Male C57 mice were subjected to transient ligation of the left anterior descending coronary artery for 60 min followed by reperfusion. Successful acute MI/R injury was confirmed by visual inspection of the left ventricle color and changes in the electrocardiogram. One day post ischemia–reperfusion, animals were randomized into three treatment groups (n = 6 mice per group): intravenous injection of: (1) 200 μL PBS, (2) LPs (0.5 mg/mL, 200 μL), or (3) Neu-LPs (0.5 mg/mL, 200 μL).

ELISA assay

To investigate the in vivo neutralizing effects of Neu-LPs, the expression levels of inflammatory factors (TNFα, IL1β, and IL6) in ischemic hearts were measured by ELISA assays according to the manufacturer’s instructions.

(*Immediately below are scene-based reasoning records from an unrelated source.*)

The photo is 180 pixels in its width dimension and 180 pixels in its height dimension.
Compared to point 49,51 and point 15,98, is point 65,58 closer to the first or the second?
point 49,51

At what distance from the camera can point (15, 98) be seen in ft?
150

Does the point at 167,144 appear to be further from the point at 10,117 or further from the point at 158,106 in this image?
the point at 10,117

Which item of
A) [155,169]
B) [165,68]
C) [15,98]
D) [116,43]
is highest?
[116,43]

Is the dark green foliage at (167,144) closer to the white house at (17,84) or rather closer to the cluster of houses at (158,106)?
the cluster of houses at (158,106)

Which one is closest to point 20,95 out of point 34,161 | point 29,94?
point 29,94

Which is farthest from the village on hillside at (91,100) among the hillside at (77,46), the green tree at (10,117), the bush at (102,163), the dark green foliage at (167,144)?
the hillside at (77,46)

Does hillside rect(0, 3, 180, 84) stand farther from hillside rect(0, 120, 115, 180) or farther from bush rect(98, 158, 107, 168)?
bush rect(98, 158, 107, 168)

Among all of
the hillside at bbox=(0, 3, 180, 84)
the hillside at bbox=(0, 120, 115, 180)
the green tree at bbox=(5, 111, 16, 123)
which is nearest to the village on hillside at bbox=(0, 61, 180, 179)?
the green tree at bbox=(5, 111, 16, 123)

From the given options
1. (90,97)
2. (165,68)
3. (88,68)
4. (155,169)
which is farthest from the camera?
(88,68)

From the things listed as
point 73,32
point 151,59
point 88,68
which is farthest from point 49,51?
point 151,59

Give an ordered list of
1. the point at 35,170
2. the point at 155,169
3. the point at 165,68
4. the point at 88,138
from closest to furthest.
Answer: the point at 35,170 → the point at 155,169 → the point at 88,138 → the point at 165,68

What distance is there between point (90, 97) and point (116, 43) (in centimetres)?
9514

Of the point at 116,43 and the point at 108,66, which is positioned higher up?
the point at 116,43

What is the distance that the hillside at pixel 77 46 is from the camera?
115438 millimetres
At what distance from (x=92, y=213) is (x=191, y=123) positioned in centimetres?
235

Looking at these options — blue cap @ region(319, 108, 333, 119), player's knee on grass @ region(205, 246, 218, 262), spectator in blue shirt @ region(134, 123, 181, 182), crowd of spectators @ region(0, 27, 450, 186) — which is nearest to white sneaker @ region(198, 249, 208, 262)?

Assessment of Neu-LP targeting and biodistribution

The biodistribution of Neu-LPs was assessed according to a previous article [33]. One day after reperfusion, PBS, LPs, or Neu-LPs (0.5 mg/mL, 200 μL) were intravenously injected into MI/R model mice. At predetermined intervals (3 h, 1 day, and 3 days), the mice were sacrificed. Their hearts and other organs were harvested and imaged using an in vivo imaging system (IVIS, PerkinElmer). The fluorescence intensity of DiD was analyzed using Living Image Software. After imaging, all hearts were cryosectioned (5 μm) and imaged using a confocal microscope.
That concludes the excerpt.